2. The return of political risk. For the last couple of years, we've been worrying needlessly about political risk. Brexit came and went, as did Trump, as did the French election. None managed to dent the positive sentiment for long, and normal service quickly resumed.
Have we become a little complacent? Maybe, and there are a few events in 2018 that could shake things up a little. Italy is likely to go to the polls in April, while the US holds mid-term elections in November.
3. A housing market correction. If there's one thing that would really make things messy for us here in New Zealand it's a big correction in the property market, either here or in Australia (given they're our biggest trading partner).
We've got a lot of eggs in the housing basket, not to mention a scary level of debt sitting behind it. A major correction in house prices would do much more damage to our economy than a sharemarket or dairy price collapse.
4. A disorderly reaction to central banks changing tack. Markets have been accustomed to the world's central banks providing a steady diet of interest rate cuts, quantitative easing, and reassuring comments about how they'll do "whatever it takes".
However, the Federal Reserve in the US has started moving back towards normal, and the European economy is getting too strong for the European Central Bank not to inevitably follow.It could be very disruptive if it happens more quickly or aggressively than people think.

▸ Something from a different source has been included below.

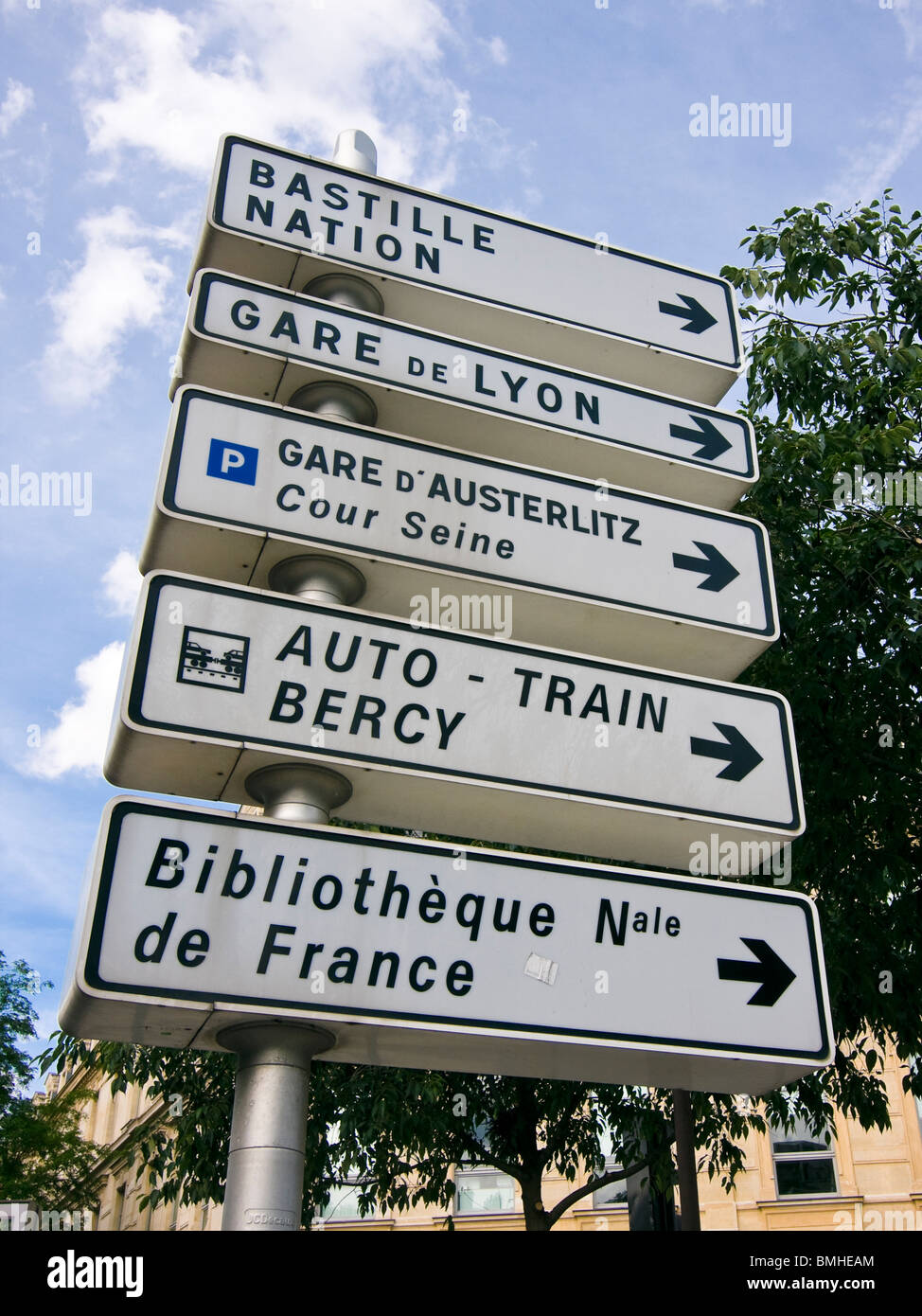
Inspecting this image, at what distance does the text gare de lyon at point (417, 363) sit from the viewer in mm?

5. A sharper than expected slowdown in China. The world's second largest economy remains an enigma for many analysts. Credit growth has been extraordinary, debt levels look far too high and you can still only take the economic statistics with a grain of salt.
Then again, are you brave enough to bet against them? The economy is controlled centrally, as is the currency and just about everything else. The authorities can orchestrate whatever outcome they desire, to a degree.
China has an ambitious reform agenda planned, and while these should make for a more stable platform in the years ahead, they could come at the expense of growth in the short-term.